## Scene question entries
—————
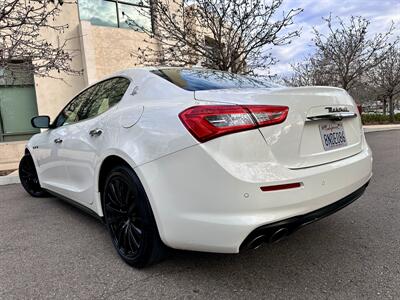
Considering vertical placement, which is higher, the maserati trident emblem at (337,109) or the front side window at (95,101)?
the front side window at (95,101)

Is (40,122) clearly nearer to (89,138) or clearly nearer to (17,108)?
(89,138)

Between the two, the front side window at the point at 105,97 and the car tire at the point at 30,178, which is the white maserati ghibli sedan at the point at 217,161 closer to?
the front side window at the point at 105,97

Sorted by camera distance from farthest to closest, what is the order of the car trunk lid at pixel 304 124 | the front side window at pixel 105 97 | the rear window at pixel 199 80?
the front side window at pixel 105 97 < the rear window at pixel 199 80 < the car trunk lid at pixel 304 124

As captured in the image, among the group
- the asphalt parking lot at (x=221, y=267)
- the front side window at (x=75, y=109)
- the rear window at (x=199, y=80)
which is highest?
the rear window at (x=199, y=80)

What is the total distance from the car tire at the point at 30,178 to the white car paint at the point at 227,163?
9.26ft

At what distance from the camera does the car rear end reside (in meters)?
1.96

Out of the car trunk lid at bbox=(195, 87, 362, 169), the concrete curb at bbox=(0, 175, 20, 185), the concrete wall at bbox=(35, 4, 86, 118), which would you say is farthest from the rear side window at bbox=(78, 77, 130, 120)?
the concrete wall at bbox=(35, 4, 86, 118)

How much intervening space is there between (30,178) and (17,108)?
8023 mm

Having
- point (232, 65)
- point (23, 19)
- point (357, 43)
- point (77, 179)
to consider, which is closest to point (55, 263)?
point (77, 179)

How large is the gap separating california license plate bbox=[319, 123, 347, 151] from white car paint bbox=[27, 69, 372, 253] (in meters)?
0.05

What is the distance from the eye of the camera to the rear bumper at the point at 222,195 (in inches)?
76.6

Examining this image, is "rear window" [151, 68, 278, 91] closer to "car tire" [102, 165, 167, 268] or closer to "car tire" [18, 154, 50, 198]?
"car tire" [102, 165, 167, 268]

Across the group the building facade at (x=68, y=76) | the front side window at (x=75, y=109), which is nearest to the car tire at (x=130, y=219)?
the front side window at (x=75, y=109)

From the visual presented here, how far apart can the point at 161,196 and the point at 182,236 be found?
0.29 meters
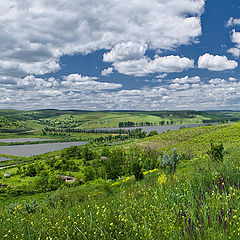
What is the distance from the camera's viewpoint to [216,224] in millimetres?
Result: 2801

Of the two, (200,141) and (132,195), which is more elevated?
(132,195)

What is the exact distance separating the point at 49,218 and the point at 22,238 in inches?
34.9

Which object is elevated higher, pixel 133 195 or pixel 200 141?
pixel 133 195

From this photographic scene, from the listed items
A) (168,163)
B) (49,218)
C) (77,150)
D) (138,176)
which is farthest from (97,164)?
(49,218)

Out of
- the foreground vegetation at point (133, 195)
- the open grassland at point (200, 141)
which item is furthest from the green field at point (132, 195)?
the open grassland at point (200, 141)

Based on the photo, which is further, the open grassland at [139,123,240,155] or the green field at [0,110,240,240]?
the open grassland at [139,123,240,155]

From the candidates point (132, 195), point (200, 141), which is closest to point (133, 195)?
point (132, 195)

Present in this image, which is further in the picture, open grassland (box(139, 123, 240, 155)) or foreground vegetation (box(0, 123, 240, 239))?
open grassland (box(139, 123, 240, 155))

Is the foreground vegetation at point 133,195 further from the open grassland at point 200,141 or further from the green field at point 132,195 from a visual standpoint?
the open grassland at point 200,141

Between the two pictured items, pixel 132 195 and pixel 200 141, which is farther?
pixel 200 141

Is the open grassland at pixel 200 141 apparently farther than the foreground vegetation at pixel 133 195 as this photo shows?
Yes

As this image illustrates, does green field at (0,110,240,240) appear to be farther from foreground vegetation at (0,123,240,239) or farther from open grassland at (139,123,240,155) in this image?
open grassland at (139,123,240,155)

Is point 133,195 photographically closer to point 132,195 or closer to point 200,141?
point 132,195

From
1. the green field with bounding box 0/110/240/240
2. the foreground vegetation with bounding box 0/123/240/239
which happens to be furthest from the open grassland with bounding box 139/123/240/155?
the green field with bounding box 0/110/240/240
—————
## Exercise requirements
Can you set down every one of the entries above word for word, leaving out the pictures?

## Result below
Considering vertical placement, which is higher, the maserati trident emblem at (337,109) or the front side window at (95,101)?
the front side window at (95,101)

Is (40,122) clearly nearer to (89,138) or clearly nearer to (17,108)?
(89,138)

Between the two, the front side window at the point at 105,97 and the car tire at the point at 30,178, which is the white maserati ghibli sedan at the point at 217,161 closer to?
the front side window at the point at 105,97

Sorted by camera distance from farthest to closest, what is the order of the car trunk lid at pixel 304 124 | the front side window at pixel 105 97 | the rear window at pixel 199 80?
the front side window at pixel 105 97 < the rear window at pixel 199 80 < the car trunk lid at pixel 304 124

As captured in the image, among the group
- the asphalt parking lot at (x=221, y=267)
- the front side window at (x=75, y=109)
- the rear window at (x=199, y=80)
which is highest?
the rear window at (x=199, y=80)

What is the total distance from the car tire at the point at 30,178 to the white car paint at the point at 227,163?
9.26ft

At what distance from the camera does the car rear end reside (in meters)?
1.96

Out of the car trunk lid at bbox=(195, 87, 362, 169), the concrete curb at bbox=(0, 175, 20, 185), the concrete wall at bbox=(35, 4, 86, 118), which would you say is farthest from the rear side window at bbox=(78, 77, 130, 120)?
the concrete wall at bbox=(35, 4, 86, 118)

How much intervening space is there between (30,178) and (17,108)?
8023 mm

Having
- point (232, 65)
- point (23, 19)
- point (357, 43)
- point (77, 179)
to consider, which is closest to point (55, 263)?
point (77, 179)

How large is the gap separating california license plate bbox=[319, 123, 347, 151] from white car paint bbox=[27, 69, 372, 253] (in meters)?
0.05

What is the distance from the eye of the camera to the rear bumper at the point at 222,195 (in inches)?
76.6

Examining this image, is "rear window" [151, 68, 278, 91] closer to "car tire" [102, 165, 167, 268] or closer to "car tire" [18, 154, 50, 198]?
"car tire" [102, 165, 167, 268]

Across the group the building facade at (x=68, y=76) | the front side window at (x=75, y=109), which is nearest to the car tire at (x=130, y=219)?
the front side window at (x=75, y=109)

From the visual presented here, how far apart can the point at 161,196 and the point at 182,236 be found?
0.29 meters
What is the distance from the camera's viewpoint to [216,224] in millimetres?
Result: 2801

Of the two, (200,141) and (132,195), which is more elevated?
(132,195)

What is the exact distance separating the point at 49,218 and the point at 22,238 in inches?
34.9

Which object is elevated higher, pixel 133 195 or pixel 200 141?
pixel 133 195

From this photographic scene, from the listed items
A) (168,163)
B) (49,218)
C) (77,150)
D) (138,176)
which is farthest from (97,164)?
(49,218)

Out of
- the foreground vegetation at point (133, 195)
- the open grassland at point (200, 141)
which item is furthest from the green field at point (132, 195)?
the open grassland at point (200, 141)

Based on the photo, which is further, the open grassland at [139,123,240,155] or the green field at [0,110,240,240]?
the open grassland at [139,123,240,155]

From the candidates point (132, 195), point (200, 141), which is closest to point (133, 195)?
point (132, 195)

Present in this image, which is further in the picture, open grassland (box(139, 123, 240, 155)) or foreground vegetation (box(0, 123, 240, 239))?
open grassland (box(139, 123, 240, 155))

Is the foreground vegetation at point 133,195 further from the open grassland at point 200,141 or further from the green field at point 132,195 from a visual standpoint?
the open grassland at point 200,141

Between the two pictured items, pixel 132 195 and pixel 200 141, which is farther?
pixel 200 141

Is the open grassland at pixel 200 141 apparently farther than the foreground vegetation at pixel 133 195 as this photo shows?
Yes

As this image illustrates, does green field at (0,110,240,240) appear to be farther from foreground vegetation at (0,123,240,239) or farther from open grassland at (139,123,240,155) in this image?
open grassland at (139,123,240,155)

Is point 133,195 photographically closer to point 132,195 or closer to point 200,141?
point 132,195

From
1. the green field with bounding box 0/110/240/240
2. the foreground vegetation with bounding box 0/123/240/239
which happens to be furthest from the open grassland with bounding box 139/123/240/155?
the green field with bounding box 0/110/240/240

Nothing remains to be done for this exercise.